De nada adiantou. Uns não controlavam a ansiedade enquanto a comida não era servida e faziam dos talheres baquetas sobre os pratos transformados em tarol, caixa e surdo de uma banda marcial de desfile escolar até ouvirem a ordem unida da “baliza” com o caldeirão de cozido fumegante nas mãos: “Parem com isso, agora!”. E ai de quem tentasse um dobrado a mais simulando uma corneta com a boca!

 

Também não ouviam a matriarca pedir para que se servissem aos poucos quando a comida chegasse à mesa, que não deixassem o prato transbordar. Não botavam fé nessa história de que, se continuasse com fome após o primeiro prato, poderia repetir.
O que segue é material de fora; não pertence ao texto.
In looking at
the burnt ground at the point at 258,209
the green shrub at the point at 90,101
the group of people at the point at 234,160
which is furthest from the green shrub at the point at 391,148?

Na hora, ninguém se preocupava muito com terceiros, embora fossem forjados desde cedo a calcular mentalmente quantas porções havia para cada membro da família, não se servindo de forma exagerada a ponto de deixar um irmão com fome.

 

Outro conselho repetido em vão era para mastigar devagarinho, em pequenas garfadas e sempre de boca fechada, ainda que se argumentasse que não haveria uma pausa muito grande até engolir o alimento para poder voltar a conversar. “Quem come devagar fica sem pudim, vó!”, ponderou certa vez um netinho que mal aprendera a falar.

 

Uma vizinha que gostava de aparecer justamente na hora do almoço certo dia alertou: “Jamais gesticulem com os talheres na mão enquanto mastigam ou conversam. Além disso, evitem gestos bruscos. Levem o alimento até a boca e não a boca até o alimento”. Enquanto discursava, quase teve a mão perfurada por um garfo nervoso em busca de uma moela de galinha.

 

E teve outra que pecou pela incoerência: “Não peguem carnes com ossos, como costela de boi, frango e carneiro, com as mãos. Usem garfo e faca. Tirem o caroço de azeitona da boca com a ponta do garfo e coloque-o na beira do prato, nunca sobre a mesa”. Logo depois era vista roendo uma costeleta de porco, para decepção da cadelinha vira-lata que integrava o arranjo familiar e que parecia dizer: "ah, esses animais racionais!" 

 

Ninguém ligou quando a vizinha prosseguiu dizendo que não se deveria cortar o macarrão. “O talharim e o espaguete são servidos inteiros e comidos com garfo. Comecem a enrolar pelas bordas do prato e não pelo centro, senão a garfada ficará grande demais. Ao levar à boca, se alguns fios ficarem pendurados, simplesmente corte-os com os dentes”. 

 

Até uma de minhas irmãs, um dia, achou de orientar os sobrinhos para que dobrassem a alface e outras folhas antes de comer. “Façam trouxinhas e coloque-as na boca delicadamente...” Um deles olhou-a dos pés à cabeça e provocou gargalhadas: “Olhe, tia... Sei não, viu?!”

 

Desde cedo a matriarca exigia que evitássemos ruídos ao tomar caldos, canjas, sopas e outros líquidos. “Nunca levante o prato para tomar até a última gota. E se houver pão para acompanhar o prato, parta e coma com a mão”, ensinava. Mas se alguém lembrasse que ninguém fazia como ela uma sopa de feijão, entregava os pontos sorrindo inclusive com os olhos: “Cê acha? Por quê?  

 

De um dos últimos encontros de que me recordo, ela nos recomendava que qualquer imprevisto que surgisse, como um pedaço de folha de alface grudado no dente, fôssemos discretamente ao banheiro resolver o problema. E uma das netinhas foi logo pedindo maiores detalhes: “Vó, só folha, né? Pode soltar arroto e pum?”